The Perfect Storm for Lower Mortgage RatesJun 6 2011
Last week’s economic reports left many surprised at the lackluster growth of the U.S. economy. The result was mortgage rate improvements across the board. One of the biggest improvements was on Wed when ADP reported employment growth of only 38k jobs, vs expectations of 175k new jobs. This was reinforced by NonFarm Payroll data on Friday, indicating the economy only added 54k jobs, while unemployment in May rose back above the 9% marker to 9.1%. U.S. Treasuries, despite the risk of being downgraded by Moody’s, fell below a 3% yield, which is a barrier that hadn’t been broken since last fall.

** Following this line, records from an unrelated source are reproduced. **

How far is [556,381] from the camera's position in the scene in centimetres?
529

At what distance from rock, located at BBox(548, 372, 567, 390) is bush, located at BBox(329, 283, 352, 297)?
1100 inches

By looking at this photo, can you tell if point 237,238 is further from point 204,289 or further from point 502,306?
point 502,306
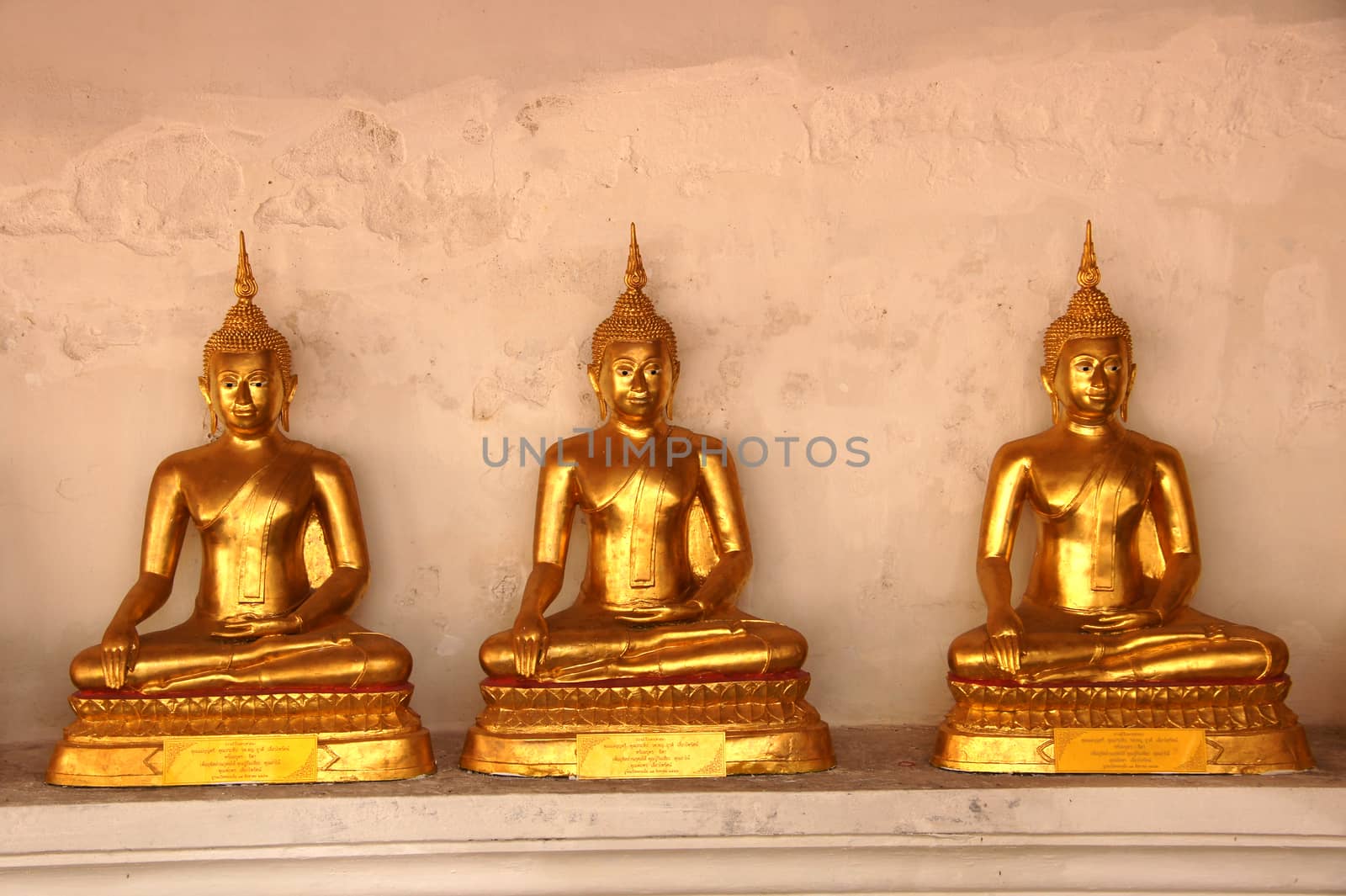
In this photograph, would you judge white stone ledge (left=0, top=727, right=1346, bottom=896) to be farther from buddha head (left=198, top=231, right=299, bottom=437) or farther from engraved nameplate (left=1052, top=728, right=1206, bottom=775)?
buddha head (left=198, top=231, right=299, bottom=437)

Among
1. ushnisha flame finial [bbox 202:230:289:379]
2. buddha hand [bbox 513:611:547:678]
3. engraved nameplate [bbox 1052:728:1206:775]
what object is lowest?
engraved nameplate [bbox 1052:728:1206:775]

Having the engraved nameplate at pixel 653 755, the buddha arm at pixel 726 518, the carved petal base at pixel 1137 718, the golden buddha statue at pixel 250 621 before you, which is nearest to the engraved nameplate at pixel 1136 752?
the carved petal base at pixel 1137 718

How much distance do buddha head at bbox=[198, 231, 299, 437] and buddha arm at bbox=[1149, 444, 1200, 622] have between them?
2251 mm

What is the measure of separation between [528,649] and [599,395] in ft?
2.79

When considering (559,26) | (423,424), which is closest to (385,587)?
(423,424)

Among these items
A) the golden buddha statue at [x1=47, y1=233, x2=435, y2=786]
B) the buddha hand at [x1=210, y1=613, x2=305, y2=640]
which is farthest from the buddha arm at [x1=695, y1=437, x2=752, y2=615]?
the buddha hand at [x1=210, y1=613, x2=305, y2=640]

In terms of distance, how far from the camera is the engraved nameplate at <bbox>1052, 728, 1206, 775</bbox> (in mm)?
3518

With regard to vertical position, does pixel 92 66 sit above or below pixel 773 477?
above

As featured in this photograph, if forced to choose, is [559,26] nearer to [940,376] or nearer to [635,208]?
[635,208]

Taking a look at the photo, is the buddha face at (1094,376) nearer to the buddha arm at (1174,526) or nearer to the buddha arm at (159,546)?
the buddha arm at (1174,526)

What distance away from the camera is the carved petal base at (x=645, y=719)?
3561 millimetres

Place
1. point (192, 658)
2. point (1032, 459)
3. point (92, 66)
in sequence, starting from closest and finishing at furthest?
point (192, 658) < point (1032, 459) < point (92, 66)

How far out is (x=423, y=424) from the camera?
4328 millimetres

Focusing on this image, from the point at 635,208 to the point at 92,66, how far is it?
153 centimetres
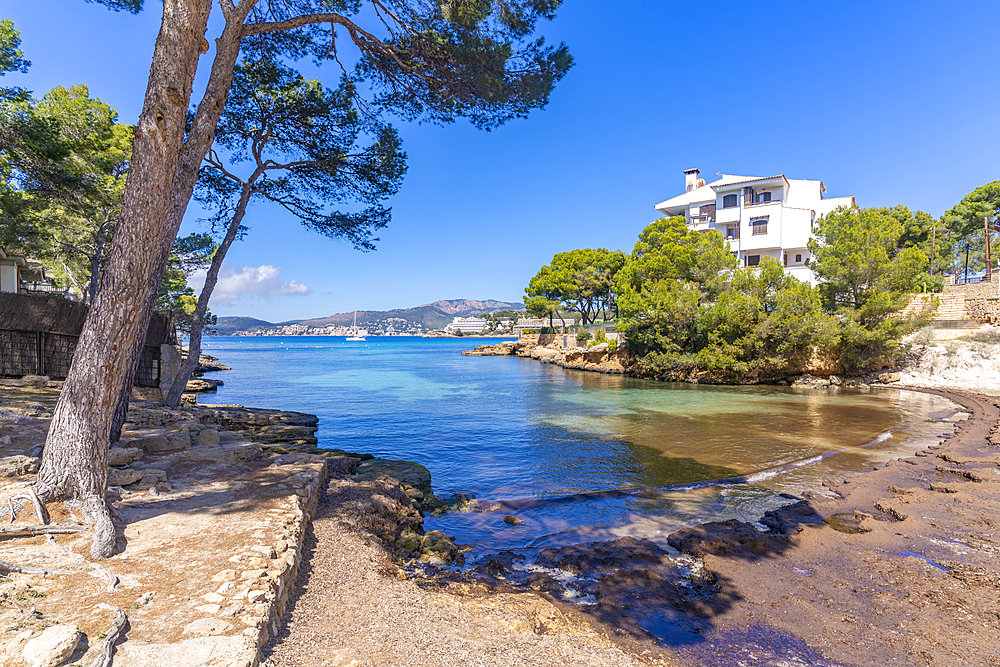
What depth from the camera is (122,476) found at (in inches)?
204

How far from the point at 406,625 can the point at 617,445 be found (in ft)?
31.5

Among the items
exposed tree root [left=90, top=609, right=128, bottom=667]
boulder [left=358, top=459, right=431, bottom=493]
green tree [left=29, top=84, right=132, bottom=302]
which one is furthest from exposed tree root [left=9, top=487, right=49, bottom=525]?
green tree [left=29, top=84, right=132, bottom=302]

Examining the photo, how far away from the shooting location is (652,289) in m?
30.3

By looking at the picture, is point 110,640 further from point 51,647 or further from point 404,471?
point 404,471

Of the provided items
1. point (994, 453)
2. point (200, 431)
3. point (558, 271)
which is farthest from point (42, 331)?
point (558, 271)

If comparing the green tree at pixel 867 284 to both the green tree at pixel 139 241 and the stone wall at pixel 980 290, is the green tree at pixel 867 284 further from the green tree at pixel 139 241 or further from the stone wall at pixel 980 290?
the green tree at pixel 139 241

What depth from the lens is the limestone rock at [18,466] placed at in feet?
15.2

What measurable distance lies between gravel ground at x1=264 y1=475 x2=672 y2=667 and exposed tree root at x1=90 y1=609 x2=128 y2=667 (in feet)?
2.70

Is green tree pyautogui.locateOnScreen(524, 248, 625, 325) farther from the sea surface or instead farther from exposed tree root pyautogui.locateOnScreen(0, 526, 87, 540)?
exposed tree root pyautogui.locateOnScreen(0, 526, 87, 540)

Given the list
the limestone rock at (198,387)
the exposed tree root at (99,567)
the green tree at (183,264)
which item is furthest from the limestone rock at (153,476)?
the limestone rock at (198,387)

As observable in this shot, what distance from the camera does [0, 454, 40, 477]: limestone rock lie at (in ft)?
15.2

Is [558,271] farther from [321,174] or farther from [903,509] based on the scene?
[903,509]

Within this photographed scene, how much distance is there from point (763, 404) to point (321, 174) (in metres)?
19.2

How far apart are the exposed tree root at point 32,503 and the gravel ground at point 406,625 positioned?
2136 mm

All told, there are several factors combining to create a very attractive mortgage rate environment for borrowers:
1. Instability remains in Europe and abroad, which drives investment in Treasuries & mortgage-backed securities
2. Meager economic growth maintains lower rates with low risk of inflation
3. Supply of mortgage volume is relatively light compared to demand, which means that excess demand drives rates down further. At least some mortgage companies, like Guaranteed Rate, also have the operational capacity to handle the application volume. In this case, better rates doesn’t necessarily mean that it has to take forever to close a loan.

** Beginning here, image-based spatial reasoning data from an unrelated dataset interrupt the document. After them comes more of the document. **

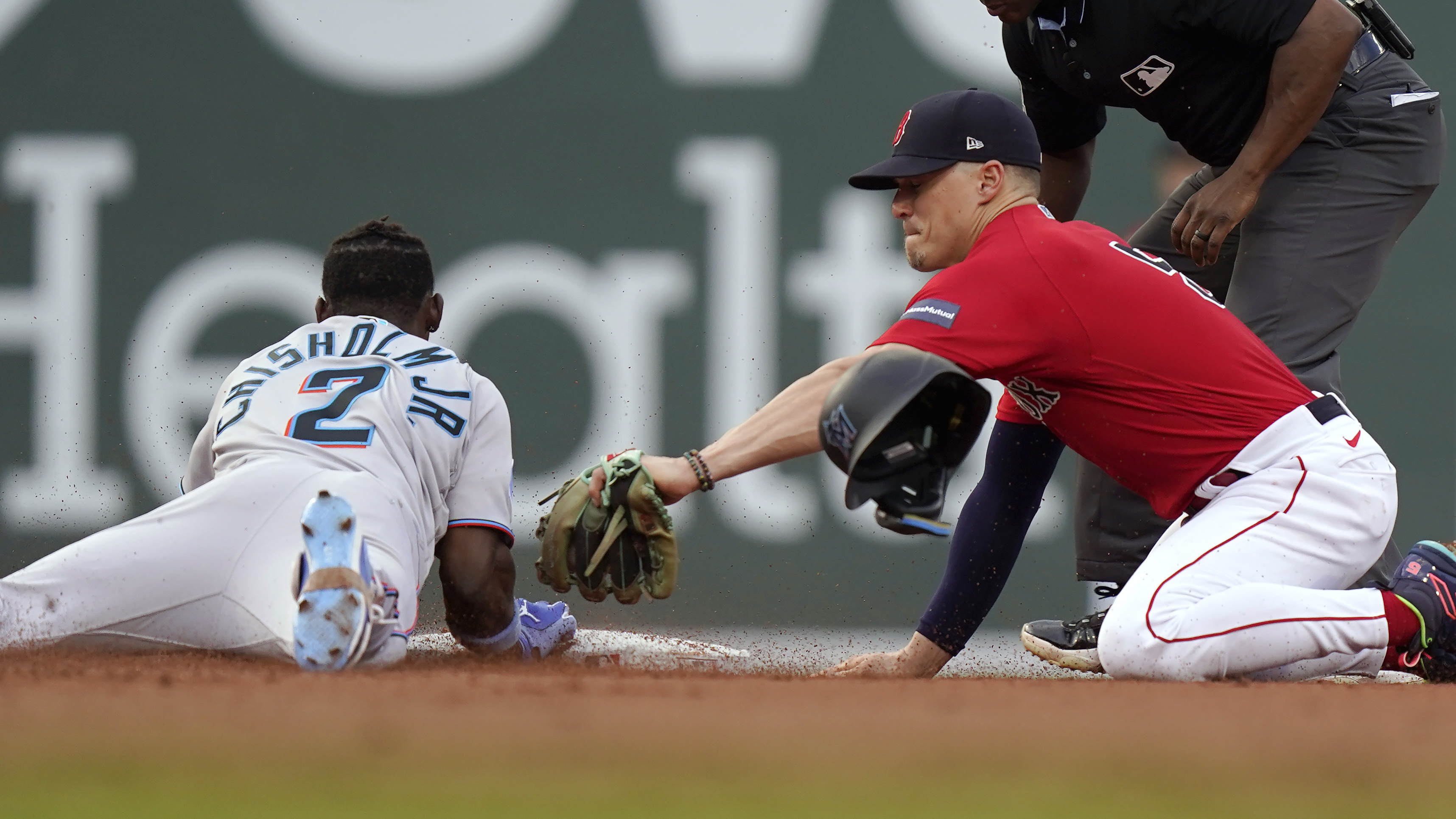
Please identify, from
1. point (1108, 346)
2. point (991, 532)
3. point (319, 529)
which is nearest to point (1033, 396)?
point (1108, 346)

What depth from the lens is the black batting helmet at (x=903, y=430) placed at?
2326mm

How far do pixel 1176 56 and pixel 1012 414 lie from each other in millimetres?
901

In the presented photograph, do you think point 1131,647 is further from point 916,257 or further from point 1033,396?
point 916,257

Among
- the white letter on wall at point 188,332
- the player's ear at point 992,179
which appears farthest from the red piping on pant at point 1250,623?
the white letter on wall at point 188,332

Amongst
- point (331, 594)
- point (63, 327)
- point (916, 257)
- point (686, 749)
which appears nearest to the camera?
point (686, 749)

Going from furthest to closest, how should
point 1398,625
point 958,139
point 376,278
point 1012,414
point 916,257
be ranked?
point 376,278, point 1012,414, point 916,257, point 958,139, point 1398,625

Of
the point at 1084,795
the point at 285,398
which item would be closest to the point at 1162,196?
the point at 285,398

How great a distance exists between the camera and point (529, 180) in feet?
18.1

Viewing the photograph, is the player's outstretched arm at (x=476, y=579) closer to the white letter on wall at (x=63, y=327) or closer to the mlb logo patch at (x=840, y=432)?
the mlb logo patch at (x=840, y=432)

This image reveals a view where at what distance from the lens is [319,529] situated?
Result: 237cm

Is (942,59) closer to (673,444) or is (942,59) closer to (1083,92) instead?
(673,444)

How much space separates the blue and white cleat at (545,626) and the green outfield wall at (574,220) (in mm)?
1545

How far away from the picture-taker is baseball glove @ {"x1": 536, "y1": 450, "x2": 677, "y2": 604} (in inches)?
111

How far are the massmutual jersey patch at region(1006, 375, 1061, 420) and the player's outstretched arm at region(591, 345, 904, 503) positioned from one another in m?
0.38
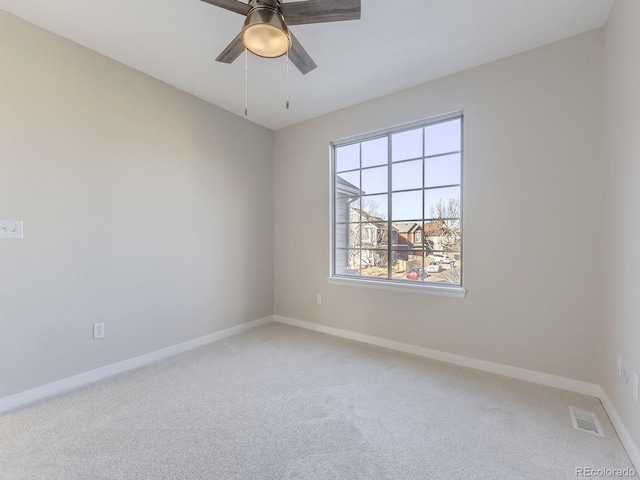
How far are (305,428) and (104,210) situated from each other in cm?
234

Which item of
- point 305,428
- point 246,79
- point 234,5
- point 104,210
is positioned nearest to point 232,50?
point 234,5

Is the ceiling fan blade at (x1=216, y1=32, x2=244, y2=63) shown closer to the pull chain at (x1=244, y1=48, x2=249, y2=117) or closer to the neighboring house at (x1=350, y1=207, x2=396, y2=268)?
the pull chain at (x1=244, y1=48, x2=249, y2=117)

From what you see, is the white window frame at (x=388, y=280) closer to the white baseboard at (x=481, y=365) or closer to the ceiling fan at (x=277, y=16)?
the white baseboard at (x=481, y=365)

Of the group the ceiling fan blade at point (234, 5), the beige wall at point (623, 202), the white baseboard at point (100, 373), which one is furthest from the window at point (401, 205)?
the ceiling fan blade at point (234, 5)

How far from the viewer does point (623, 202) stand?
1752mm

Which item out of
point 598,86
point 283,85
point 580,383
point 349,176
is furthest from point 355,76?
point 580,383

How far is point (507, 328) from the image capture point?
2.48 m

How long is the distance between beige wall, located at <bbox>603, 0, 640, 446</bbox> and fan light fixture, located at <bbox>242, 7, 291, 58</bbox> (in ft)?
6.23

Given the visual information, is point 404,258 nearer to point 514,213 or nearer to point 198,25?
point 514,213

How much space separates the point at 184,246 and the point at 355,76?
2404 millimetres

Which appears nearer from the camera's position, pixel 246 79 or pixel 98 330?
pixel 98 330

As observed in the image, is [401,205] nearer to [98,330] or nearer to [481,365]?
[481,365]

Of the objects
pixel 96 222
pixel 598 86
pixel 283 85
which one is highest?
pixel 283 85

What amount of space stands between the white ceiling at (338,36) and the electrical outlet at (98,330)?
2.27 metres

4. Housing prices remain low, despite lower rates, as the market still works to churn through excess inventory (distressed sales, foreclosures, etc)

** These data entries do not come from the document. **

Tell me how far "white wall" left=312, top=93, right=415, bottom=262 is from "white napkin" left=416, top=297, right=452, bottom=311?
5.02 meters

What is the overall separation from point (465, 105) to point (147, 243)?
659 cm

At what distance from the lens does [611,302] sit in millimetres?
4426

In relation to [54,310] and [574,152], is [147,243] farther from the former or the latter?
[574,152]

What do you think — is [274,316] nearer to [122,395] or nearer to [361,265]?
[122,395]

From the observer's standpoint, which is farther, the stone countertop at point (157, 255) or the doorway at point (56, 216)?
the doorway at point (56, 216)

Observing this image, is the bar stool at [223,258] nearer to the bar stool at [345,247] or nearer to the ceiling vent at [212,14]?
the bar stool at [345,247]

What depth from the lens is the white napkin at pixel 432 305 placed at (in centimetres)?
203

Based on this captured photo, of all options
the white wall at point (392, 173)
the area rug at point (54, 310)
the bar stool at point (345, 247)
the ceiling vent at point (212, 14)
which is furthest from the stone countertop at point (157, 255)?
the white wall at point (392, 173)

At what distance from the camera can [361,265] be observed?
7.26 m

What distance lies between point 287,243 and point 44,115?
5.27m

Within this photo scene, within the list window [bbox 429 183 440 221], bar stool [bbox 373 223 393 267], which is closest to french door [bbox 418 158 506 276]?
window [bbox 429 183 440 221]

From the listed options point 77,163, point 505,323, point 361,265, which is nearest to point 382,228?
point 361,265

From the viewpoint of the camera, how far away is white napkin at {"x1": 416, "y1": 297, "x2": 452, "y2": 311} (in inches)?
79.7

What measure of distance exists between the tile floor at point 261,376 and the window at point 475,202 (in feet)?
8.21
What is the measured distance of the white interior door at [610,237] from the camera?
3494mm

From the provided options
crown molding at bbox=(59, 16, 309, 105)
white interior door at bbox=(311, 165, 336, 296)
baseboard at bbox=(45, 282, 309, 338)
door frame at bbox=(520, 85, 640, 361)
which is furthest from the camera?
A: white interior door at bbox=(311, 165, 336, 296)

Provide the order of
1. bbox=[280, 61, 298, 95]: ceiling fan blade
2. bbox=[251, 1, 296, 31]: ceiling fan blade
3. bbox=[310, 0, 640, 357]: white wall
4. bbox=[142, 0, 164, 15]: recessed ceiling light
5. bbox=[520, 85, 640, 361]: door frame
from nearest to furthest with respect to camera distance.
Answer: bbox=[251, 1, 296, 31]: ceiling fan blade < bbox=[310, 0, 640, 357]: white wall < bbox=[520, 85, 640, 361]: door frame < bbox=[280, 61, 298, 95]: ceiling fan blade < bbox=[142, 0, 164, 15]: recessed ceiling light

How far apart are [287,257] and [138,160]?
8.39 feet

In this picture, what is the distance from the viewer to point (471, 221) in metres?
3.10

5. Government Sponsored Enterprises (ie Fannie Mae & Freddie Mac) have not yet been de-emphasized. Investors are clamoring for these securities that have an implicit government guaranty and should perform well over time.
6. We are seeing more involvement from Wall Street which helps add competition (and lower rates) overall, especially in the Jumbo space.
There are no major economic releases to start the week, which means focus will likely turn more toward debt issues on both international and domestic fronts. Especially with Greece and Portugal, as debt concerns ease abroad, you could see money start to flow out of Treasuries which would put some upward pressure on rates. Domestically, the battle between spending cuts and raising the U.S. debt ceiling is likely to escalate as we head toward the announced “drop dead” date of Aug 2nd. Rating agencies (like Moody’s mentioned above) may look to downgrade U.S. debt if positive direction isn’t taken in the near future.
Federal Reserve Chairman Bernanke and several other Fed presidents will be speaking tomorrow, and many will focus on any signs given on the economic outlook and upcoming Fed policy implications. Initial unemployment claims will be released Thursday, which will put some light on jobs coming away from last week’s meager reports.